Output the lines that follow exactly as they are.

▼▼▼

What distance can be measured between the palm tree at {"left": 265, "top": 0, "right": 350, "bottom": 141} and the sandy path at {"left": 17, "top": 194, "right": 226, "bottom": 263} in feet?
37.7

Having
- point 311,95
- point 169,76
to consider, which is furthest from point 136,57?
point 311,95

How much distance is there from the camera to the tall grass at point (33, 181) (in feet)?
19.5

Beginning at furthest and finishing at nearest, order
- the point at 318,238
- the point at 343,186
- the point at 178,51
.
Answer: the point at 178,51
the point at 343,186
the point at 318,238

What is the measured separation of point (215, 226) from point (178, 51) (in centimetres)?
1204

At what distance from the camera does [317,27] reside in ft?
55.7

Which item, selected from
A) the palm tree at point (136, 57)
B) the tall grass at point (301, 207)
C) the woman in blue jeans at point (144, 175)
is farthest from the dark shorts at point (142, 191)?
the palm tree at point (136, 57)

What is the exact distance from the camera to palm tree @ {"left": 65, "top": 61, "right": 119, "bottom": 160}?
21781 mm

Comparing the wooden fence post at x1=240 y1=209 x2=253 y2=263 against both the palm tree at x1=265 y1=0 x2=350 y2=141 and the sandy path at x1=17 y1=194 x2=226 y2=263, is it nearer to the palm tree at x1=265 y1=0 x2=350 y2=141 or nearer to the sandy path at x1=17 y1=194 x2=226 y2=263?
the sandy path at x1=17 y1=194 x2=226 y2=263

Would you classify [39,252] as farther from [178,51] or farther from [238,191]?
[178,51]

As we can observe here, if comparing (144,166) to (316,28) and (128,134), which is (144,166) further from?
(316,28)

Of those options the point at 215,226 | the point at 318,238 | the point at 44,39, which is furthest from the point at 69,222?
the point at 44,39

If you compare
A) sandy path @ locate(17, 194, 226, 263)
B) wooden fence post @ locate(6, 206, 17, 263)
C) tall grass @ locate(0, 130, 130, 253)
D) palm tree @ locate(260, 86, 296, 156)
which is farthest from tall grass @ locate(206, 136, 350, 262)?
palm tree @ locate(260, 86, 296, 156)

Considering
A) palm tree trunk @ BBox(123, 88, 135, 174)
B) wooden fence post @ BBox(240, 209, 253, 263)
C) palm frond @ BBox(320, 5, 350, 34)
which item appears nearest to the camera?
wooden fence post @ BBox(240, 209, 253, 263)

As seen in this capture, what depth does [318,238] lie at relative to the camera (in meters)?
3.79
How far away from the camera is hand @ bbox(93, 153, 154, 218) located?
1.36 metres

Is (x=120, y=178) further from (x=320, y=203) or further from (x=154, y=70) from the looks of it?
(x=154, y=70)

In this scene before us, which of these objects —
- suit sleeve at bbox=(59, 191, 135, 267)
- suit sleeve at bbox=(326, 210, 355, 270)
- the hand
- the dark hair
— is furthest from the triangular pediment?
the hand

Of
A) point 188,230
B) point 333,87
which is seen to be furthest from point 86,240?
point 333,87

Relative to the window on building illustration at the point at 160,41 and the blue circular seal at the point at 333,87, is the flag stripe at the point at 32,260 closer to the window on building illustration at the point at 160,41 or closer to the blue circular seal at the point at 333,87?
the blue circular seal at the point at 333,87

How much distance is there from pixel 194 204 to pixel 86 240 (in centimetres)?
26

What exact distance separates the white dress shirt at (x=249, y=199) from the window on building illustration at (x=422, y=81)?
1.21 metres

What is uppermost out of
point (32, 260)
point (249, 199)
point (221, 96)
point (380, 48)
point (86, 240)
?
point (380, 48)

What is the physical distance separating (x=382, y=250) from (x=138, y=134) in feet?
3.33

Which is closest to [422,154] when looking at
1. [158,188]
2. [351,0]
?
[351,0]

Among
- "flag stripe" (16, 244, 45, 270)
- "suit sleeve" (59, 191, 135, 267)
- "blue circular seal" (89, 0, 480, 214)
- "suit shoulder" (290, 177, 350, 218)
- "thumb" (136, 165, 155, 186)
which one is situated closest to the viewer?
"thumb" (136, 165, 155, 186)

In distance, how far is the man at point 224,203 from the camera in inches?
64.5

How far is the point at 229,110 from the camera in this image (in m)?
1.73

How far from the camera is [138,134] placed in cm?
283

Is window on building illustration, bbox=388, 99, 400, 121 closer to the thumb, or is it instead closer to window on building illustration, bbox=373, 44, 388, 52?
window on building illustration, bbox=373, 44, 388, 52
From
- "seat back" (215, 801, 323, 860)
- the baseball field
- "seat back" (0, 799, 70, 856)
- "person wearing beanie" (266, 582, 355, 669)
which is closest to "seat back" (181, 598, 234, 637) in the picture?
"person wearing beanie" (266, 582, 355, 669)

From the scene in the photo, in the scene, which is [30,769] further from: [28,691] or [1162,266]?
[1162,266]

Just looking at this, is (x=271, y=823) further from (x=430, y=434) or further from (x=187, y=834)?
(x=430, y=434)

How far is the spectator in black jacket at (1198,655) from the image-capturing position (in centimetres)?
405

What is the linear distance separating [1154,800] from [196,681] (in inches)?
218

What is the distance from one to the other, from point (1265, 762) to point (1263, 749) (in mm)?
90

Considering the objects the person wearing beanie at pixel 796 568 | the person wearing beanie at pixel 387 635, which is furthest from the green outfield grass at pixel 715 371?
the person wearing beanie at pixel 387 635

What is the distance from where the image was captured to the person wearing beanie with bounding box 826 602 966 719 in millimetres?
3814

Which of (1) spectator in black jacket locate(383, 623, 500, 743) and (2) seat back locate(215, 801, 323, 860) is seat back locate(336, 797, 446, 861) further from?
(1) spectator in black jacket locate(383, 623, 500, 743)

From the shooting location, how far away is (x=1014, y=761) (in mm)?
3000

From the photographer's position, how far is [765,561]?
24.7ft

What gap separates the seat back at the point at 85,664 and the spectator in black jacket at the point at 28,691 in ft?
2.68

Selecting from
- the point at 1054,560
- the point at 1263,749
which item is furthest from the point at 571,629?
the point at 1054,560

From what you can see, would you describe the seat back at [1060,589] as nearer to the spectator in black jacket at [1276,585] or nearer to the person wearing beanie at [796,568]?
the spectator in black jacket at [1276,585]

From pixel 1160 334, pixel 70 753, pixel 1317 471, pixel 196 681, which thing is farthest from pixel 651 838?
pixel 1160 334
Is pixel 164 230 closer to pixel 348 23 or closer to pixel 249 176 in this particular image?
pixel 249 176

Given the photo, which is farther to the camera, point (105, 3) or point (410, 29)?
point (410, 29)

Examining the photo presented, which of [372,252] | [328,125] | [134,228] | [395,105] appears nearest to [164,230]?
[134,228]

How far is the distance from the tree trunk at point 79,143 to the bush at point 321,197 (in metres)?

▲▲▲

(Result):
What distance can be measured between the palm tree at {"left": 265, "top": 0, "right": 350, "bottom": 141} and the sandy path at {"left": 17, "top": 194, "right": 226, "bottom": 263} in feet?
37.7

Having
- point 311,95
- point 169,76
to consider, which is furthest from point 136,57?
point 311,95

How much distance is there from the camera to the tall grass at point (33, 181) (in feet)?
19.5

Beginning at furthest and finishing at nearest, order
- the point at 318,238
- the point at 343,186
- the point at 178,51
.
Answer: the point at 178,51
the point at 343,186
the point at 318,238

What is the measured separation of point (215, 226) from point (178, 51) (in centimetres)?
1204

At what distance from the camera does [317,27] reside in ft?
55.7

Which item, selected from
A) the palm tree at point (136, 57)
B) the tall grass at point (301, 207)
C) the woman in blue jeans at point (144, 175)
is farthest from the dark shorts at point (142, 191)?
the palm tree at point (136, 57)

What is the exact distance from the camera to palm tree @ {"left": 65, "top": 61, "right": 119, "bottom": 160}?
21781 mm

Comparing the wooden fence post at x1=240 y1=209 x2=253 y2=263 against both the palm tree at x1=265 y1=0 x2=350 y2=141 and the sandy path at x1=17 y1=194 x2=226 y2=263, is it nearer to the palm tree at x1=265 y1=0 x2=350 y2=141 or nearer to the sandy path at x1=17 y1=194 x2=226 y2=263?
the sandy path at x1=17 y1=194 x2=226 y2=263

Would you classify [39,252] as farther from [178,51] or farther from [238,191]?
[178,51]

As we can observe here, if comparing (144,166) to (316,28) and (128,134), which is (144,166) further from?
(316,28)

Of those options the point at 215,226 | the point at 318,238 | the point at 44,39, which is furthest from the point at 69,222?
the point at 44,39

If you compare
A) sandy path @ locate(17, 194, 226, 263)
B) wooden fence post @ locate(6, 206, 17, 263)
C) tall grass @ locate(0, 130, 130, 253)
D) palm tree @ locate(260, 86, 296, 156)
which is farthest from tall grass @ locate(206, 136, 350, 262)?
palm tree @ locate(260, 86, 296, 156)

Considering
A) palm tree trunk @ BBox(123, 88, 135, 174)
B) wooden fence post @ BBox(240, 209, 253, 263)
C) palm frond @ BBox(320, 5, 350, 34)
which item appears nearest to the camera?
wooden fence post @ BBox(240, 209, 253, 263)

As seen in this capture, what depth does [318,238] lie at relative to the camera (in meters)?
3.79
How far away from the camera is hand @ bbox(93, 153, 154, 218) located?
1.36 metres

Is (x=120, y=178) further from (x=320, y=203) or further from (x=154, y=70) from the looks of it?
(x=154, y=70)

In this scene before us, which of these objects —
- suit sleeve at bbox=(59, 191, 135, 267)
- suit sleeve at bbox=(326, 210, 355, 270)
- the hand
- the dark hair
— is furthest from the triangular pediment?
the hand

Of
A) point 188,230
B) point 333,87
which is seen to be furthest from point 86,240?
point 333,87

Relative to the window on building illustration at the point at 160,41 and the blue circular seal at the point at 333,87, is the flag stripe at the point at 32,260 closer to the window on building illustration at the point at 160,41 or closer to the blue circular seal at the point at 333,87?
the blue circular seal at the point at 333,87

How much distance is there from pixel 194 204 to pixel 86 240 (in centimetres)?
26

What exact distance separates the white dress shirt at (x=249, y=199) from the window on building illustration at (x=422, y=81)?
1.21 metres

What is uppermost out of
point (32, 260)
point (249, 199)
point (221, 96)
point (380, 48)
point (86, 240)
?
point (380, 48)

What is the physical distance separating (x=382, y=250) from (x=138, y=134) in feet?
3.33

Which is closest to [422,154] when looking at
1. [158,188]
2. [351,0]
?
[351,0]

Among
- "flag stripe" (16, 244, 45, 270)
- "suit sleeve" (59, 191, 135, 267)
- "blue circular seal" (89, 0, 480, 214)
- "suit shoulder" (290, 177, 350, 218)
- "thumb" (136, 165, 155, 186)
which one is situated closest to the viewer?
"thumb" (136, 165, 155, 186)

In distance, how far is the man at point 224,203 from the camera in inches?
64.5

How far is the point at 229,110 from the camera in this image (in m)?
1.73

How far from the camera is [138,134] placed in cm?
283

Is window on building illustration, bbox=388, 99, 400, 121 closer to the thumb, or is it instead closer to window on building illustration, bbox=373, 44, 388, 52?
window on building illustration, bbox=373, 44, 388, 52
From
- "seat back" (215, 801, 323, 860)
- the baseball field
- "seat back" (0, 799, 70, 856)
- "person wearing beanie" (266, 582, 355, 669)
which is closest to "seat back" (181, 598, 234, 637) in the picture?
"person wearing beanie" (266, 582, 355, 669)

From the scene in the photo, in the scene, which is [30,769] further from: [28,691] or [1162,266]?
[1162,266]

Just looking at this, is (x=271, y=823) further from (x=430, y=434) or further from (x=187, y=834)?
(x=430, y=434)

How far is the spectator in black jacket at (1198,655) from the image-capturing position (in centimetres)?
405

What is the linear distance separating [1154,800] from [196,681] (in inches)?
218

What is the distance from one to the other, from point (1265, 762) to point (1263, 749) (in mm)?
90

Considering the objects the person wearing beanie at pixel 796 568 | the person wearing beanie at pixel 387 635, which is furthest from the green outfield grass at pixel 715 371?
the person wearing beanie at pixel 387 635

What is the distance from where the image was captured to the person wearing beanie with bounding box 826 602 966 719 in millimetres?
3814

Which of (1) spectator in black jacket locate(383, 623, 500, 743) and (2) seat back locate(215, 801, 323, 860) is seat back locate(336, 797, 446, 861) further from?
(1) spectator in black jacket locate(383, 623, 500, 743)

From the shooting location, how far away is (x=1014, y=761) (in mm)?
3000

From the photographer's position, how far is [765,561]?
24.7ft

What gap separates the seat back at the point at 85,664 and the spectator in black jacket at the point at 28,691 in ft?
2.68

Selecting from
- the point at 1054,560
- the point at 1263,749
which item is furthest from the point at 571,629?
the point at 1054,560

From what you can see, would you describe the seat back at [1060,589] as nearer to the spectator in black jacket at [1276,585] or nearer to the person wearing beanie at [796,568]?
the spectator in black jacket at [1276,585]

From pixel 1160 334, pixel 70 753, pixel 1317 471, pixel 196 681, which thing is farthest from pixel 651 838?
pixel 1160 334
Is pixel 164 230 closer to pixel 348 23 or closer to pixel 249 176 in this particular image?
pixel 249 176

Given the photo, which is farther to the camera, point (105, 3) or point (410, 29)?
point (410, 29)

Examining the photo presented, which of [372,252] | [328,125] | [134,228] | [395,105] appears nearest to [164,230]?
[134,228]

How far is the distance from the tree trunk at point 79,143 to the bush at point 321,197 (in metres)?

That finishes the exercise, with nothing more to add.